ERB: The Joker vs Pennywise. Who (actually) Won?! The beloved YouTube channel ERB (Epic Rap Battles of History) ran by our favourite artists/content creators Nice Peter and EpicLLOYD are hugely famous with over 14.8 Million subscribers.

Whether we’re listening to their newest release or revisiting some of our favourite tracks, at the end of every video we are given the option to cast our vote for which contestant we think won in their colourful exchange of verses in the comment section of the video.

As somebody who can find themselves being absorbed in not only the YouTube videos, but the comment section too. I’ve always wanted to see if I could capture the ‘public’ sentiments about who won some of my favourite rap battles.

In this document, I present a brief outline of who YOU (or at least, the YouTube public) declared the winner of one of my favourite duels of disparagement. The Joker vs Pennywise

##                                                comments
## 1195  The lines in this were the most hardcore savag...
## 1196                                             Joker.
## 1197                                              Joker
## 1198                                          Ask robin
## 1199                                          pennywise

First off, there are over 93,000 comments on this video. I have ~1,200. So Ultimately this mini-investigation is hamstrung by only considering a slither of the total comments.

#make the pandas dataframe into a series.
word_series = df.astype(str).apply(lambda x: ' is '.join(x), axis=1)

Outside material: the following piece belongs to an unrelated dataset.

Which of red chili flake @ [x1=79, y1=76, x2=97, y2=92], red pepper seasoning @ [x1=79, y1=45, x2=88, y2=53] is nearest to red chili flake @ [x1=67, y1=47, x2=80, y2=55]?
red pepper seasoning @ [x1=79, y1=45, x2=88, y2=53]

# take every element in the series and append them into a singular string for
#decomposition and tokenisation
everything = []
for i in word_series:
    everything.append(i)
    
words = word_tokenize(str(everything))
#print(len(words))
#20,222 words in total
words_no_punc = []
for w in words:
    if w.isalpha():
        words_no_punc.append(w.lower())
 
  
#print(len(words_no_punc))
# 13,658 words after filtered of punctuation
stopwords = stopwords.words('english')
clean_words=[]
for w in words_no_punc:
    if w not in stopwords:
        clean_words.append(w)


#print(len(clean_words))
# 7,413 words post filtered of punctuation and stopwords
fdist = FreqDist(clean_words)
#fdist.most_common(10)
plt.tight_layout()
fig=fdist.plot(15)

fdist.most_common(15)
## [('joker', 355), ('pennywise', 167), ('like', 118), ('one', 99), ('vs', 87), ('ledger', 67), ('rap', 67), ('heath', 66), ('line', 65), ('bars', 64), ('robin', 60), ('drop', 56), ('batman', 56), ('battle', 54), ('play', 51)]

Just inspecting the distribution of words used throughout the comments (post filtering of punctuation and stopwords) it’s assuring that Joker and Pennywise are the two most frequent words used.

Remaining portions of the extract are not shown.